Given request:
Rewrite every one of the records below, replacing each occurrence of "wet asphalt road" with "wet paved road" and leaving everything else unchanged. Leave the pictures out of your answer.

-- START OF Extracted information --

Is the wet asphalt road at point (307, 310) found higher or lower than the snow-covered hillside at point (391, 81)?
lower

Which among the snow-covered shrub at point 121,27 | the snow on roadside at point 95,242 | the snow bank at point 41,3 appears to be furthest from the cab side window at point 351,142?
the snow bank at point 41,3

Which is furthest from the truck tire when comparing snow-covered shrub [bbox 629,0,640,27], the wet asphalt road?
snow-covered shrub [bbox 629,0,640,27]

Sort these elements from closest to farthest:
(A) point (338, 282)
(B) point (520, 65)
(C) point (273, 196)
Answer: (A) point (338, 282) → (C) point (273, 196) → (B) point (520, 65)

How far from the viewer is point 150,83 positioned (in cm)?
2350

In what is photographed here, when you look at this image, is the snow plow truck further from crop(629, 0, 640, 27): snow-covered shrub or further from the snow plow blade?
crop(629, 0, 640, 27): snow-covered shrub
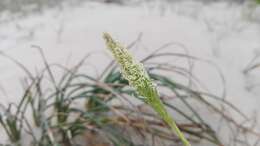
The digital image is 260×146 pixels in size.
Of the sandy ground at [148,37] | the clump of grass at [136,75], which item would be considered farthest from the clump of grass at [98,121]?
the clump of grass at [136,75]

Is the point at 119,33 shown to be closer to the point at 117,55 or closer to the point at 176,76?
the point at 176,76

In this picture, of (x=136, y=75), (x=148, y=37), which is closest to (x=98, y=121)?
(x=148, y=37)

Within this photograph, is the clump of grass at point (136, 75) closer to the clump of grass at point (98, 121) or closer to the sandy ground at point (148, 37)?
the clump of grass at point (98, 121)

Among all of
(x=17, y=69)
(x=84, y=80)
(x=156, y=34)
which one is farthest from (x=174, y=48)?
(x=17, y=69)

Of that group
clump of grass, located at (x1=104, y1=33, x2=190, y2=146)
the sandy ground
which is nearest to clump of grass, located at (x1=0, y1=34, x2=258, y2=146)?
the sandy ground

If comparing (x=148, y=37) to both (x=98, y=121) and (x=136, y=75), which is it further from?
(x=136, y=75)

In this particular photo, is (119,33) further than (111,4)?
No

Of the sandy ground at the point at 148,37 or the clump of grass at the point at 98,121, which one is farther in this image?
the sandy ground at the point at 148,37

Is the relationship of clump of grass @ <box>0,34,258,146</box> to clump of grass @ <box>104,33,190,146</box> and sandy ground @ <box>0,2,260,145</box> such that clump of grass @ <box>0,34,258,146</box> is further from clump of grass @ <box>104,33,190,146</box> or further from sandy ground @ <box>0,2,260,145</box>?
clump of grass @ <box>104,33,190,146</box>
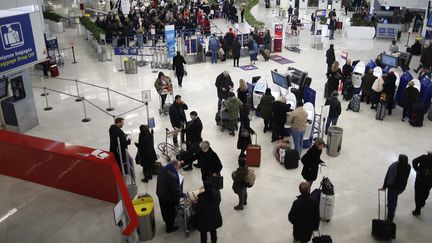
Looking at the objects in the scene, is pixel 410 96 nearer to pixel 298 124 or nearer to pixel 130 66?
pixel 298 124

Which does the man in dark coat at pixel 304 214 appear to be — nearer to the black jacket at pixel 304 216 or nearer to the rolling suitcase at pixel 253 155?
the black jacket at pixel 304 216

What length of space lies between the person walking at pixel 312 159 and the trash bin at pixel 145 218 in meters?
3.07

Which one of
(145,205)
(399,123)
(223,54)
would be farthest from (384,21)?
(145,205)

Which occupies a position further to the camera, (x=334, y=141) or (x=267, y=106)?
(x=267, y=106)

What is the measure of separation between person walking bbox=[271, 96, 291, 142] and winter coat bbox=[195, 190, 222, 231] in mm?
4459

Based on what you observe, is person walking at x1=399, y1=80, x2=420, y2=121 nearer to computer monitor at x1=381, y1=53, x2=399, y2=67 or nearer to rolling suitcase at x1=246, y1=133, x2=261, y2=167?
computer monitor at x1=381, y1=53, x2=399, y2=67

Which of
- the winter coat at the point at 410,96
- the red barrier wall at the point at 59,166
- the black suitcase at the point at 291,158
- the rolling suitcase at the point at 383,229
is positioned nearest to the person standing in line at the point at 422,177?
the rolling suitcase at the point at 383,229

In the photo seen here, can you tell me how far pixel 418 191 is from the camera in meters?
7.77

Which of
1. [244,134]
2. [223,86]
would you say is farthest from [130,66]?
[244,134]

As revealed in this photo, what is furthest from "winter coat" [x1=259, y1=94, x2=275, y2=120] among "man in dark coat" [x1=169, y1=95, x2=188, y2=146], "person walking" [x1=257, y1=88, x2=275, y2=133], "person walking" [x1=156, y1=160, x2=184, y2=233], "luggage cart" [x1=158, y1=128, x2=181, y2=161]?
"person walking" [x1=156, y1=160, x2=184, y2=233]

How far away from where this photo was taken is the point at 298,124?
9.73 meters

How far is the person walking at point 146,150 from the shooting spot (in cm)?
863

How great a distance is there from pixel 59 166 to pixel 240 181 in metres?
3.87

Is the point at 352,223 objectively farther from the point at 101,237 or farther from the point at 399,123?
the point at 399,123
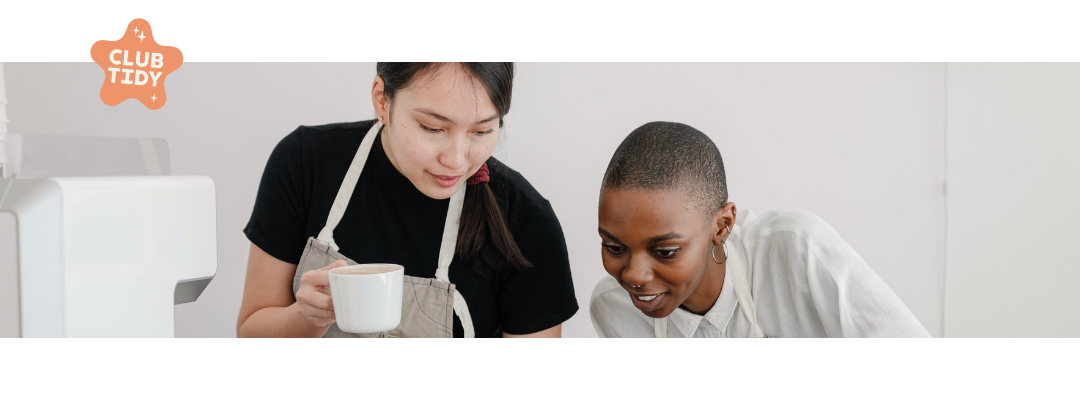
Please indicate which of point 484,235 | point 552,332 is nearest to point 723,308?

-- END OF Extracted information --

Exercise result:
Is the wet paved road at point (307, 310) found higher or lower than the snow-covered hillside at point (391, 81)?
lower

Which among the snow-covered shrub at point 121,27 | the snow on roadside at point 95,242 | the snow bank at point 41,3 appears to be furthest from the cab side window at point 351,142?
the snow bank at point 41,3

Which is furthest from the truck tire when comparing snow-covered shrub [bbox 629,0,640,27], the wet paved road?
snow-covered shrub [bbox 629,0,640,27]

Sort these elements from closest to farthest:
(A) point (338, 282)
(B) point (520, 65)
(C) point (273, 196)
Answer: (A) point (338, 282) → (C) point (273, 196) → (B) point (520, 65)

How far from the viewer is point 150,83 positioned (in cm)?
2350

In what is photographed here, when you look at this image, is the snow plow truck further from crop(629, 0, 640, 27): snow-covered shrub or further from the snow plow blade?
crop(629, 0, 640, 27): snow-covered shrub
The digital image is 260×146 pixels in size.
Of the sandy ground at [148,37] | the clump of grass at [136,75], which item would be considered farthest from the clump of grass at [98,121]?
the clump of grass at [136,75]

Is the point at 119,33 shown to be closer to the point at 117,55 or closer to the point at 176,76?
the point at 176,76

In this picture, of (x=136, y=75), (x=148, y=37), which is closest to (x=98, y=121)?
(x=148, y=37)

Within this photograph, is the clump of grass at point (136, 75) closer to the clump of grass at point (98, 121) or closer to the sandy ground at point (148, 37)?
the clump of grass at point (98, 121)

Among all of
(x=17, y=69)
(x=84, y=80)
(x=156, y=34)
which one is farthest from (x=174, y=48)?
(x=17, y=69)

Of that group
clump of grass, located at (x1=104, y1=33, x2=190, y2=146)
the sandy ground
which is nearest to clump of grass, located at (x1=0, y1=34, x2=258, y2=146)?
the sandy ground

If comparing (x=148, y=37) to both (x=98, y=121) and (x=136, y=75), which is it further from?
(x=136, y=75)

In this particular photo, is (119,33) further than (111,4)?
No

Of the sandy ground at the point at 148,37 or the clump of grass at the point at 98,121, which one is farther in this image?
the sandy ground at the point at 148,37

Is the relationship of clump of grass @ <box>0,34,258,146</box> to clump of grass @ <box>104,33,190,146</box> and sandy ground @ <box>0,2,260,145</box> such that clump of grass @ <box>0,34,258,146</box> is further from clump of grass @ <box>104,33,190,146</box> or further from sandy ground @ <box>0,2,260,145</box>?
clump of grass @ <box>104,33,190,146</box>
Looking at the objects in the scene, is pixel 410 96 nearer to pixel 298 124 or nearer to pixel 130 66?
pixel 298 124

Which does the man in dark coat at pixel 304 214 appear to be — nearer to the black jacket at pixel 304 216 or nearer to the rolling suitcase at pixel 253 155?
the black jacket at pixel 304 216

What length of space lies between the person walking at pixel 312 159 and the trash bin at pixel 145 218 in meters?
3.07

Which one of
(145,205)
(399,123)
(223,54)
would be farthest from (384,21)?
(145,205)

Which occupies a position further to the camera, (x=334, y=141) or (x=267, y=106)?
(x=267, y=106)

What is the measure of separation between person walking bbox=[271, 96, 291, 142] and winter coat bbox=[195, 190, 222, 231] in mm?
4459

Based on what you observe, is person walking at x1=399, y1=80, x2=420, y2=121 nearer to computer monitor at x1=381, y1=53, x2=399, y2=67 or nearer to rolling suitcase at x1=246, y1=133, x2=261, y2=167?
computer monitor at x1=381, y1=53, x2=399, y2=67

Which of
- the winter coat at the point at 410,96
- the red barrier wall at the point at 59,166
- the black suitcase at the point at 291,158
- the rolling suitcase at the point at 383,229
is positioned nearest to the person standing in line at the point at 422,177?
the rolling suitcase at the point at 383,229

In the photo seen here, can you tell me how far pixel 418 191 is from the camera in meters?
7.77

Which of
1. [244,134]
2. [223,86]
would you say is farthest from [130,66]?
[244,134]

As revealed in this photo, what is furthest from "winter coat" [x1=259, y1=94, x2=275, y2=120] among "man in dark coat" [x1=169, y1=95, x2=188, y2=146], "person walking" [x1=257, y1=88, x2=275, y2=133], "person walking" [x1=156, y1=160, x2=184, y2=233], "luggage cart" [x1=158, y1=128, x2=181, y2=161]?
"person walking" [x1=156, y1=160, x2=184, y2=233]

How far away from where this photo was taken is the point at 298,124?
9.73 meters

How far is the person walking at point 146,150 from the shooting spot (in cm)?
863

How great a distance is there from pixel 59 166 to pixel 240 181 in metres?
3.87

Is the point at 352,223 objectively farther from the point at 101,237 or farther from the point at 399,123?
the point at 399,123
Please indicate which of point 484,235 | point 552,332 is nearest to point 723,308?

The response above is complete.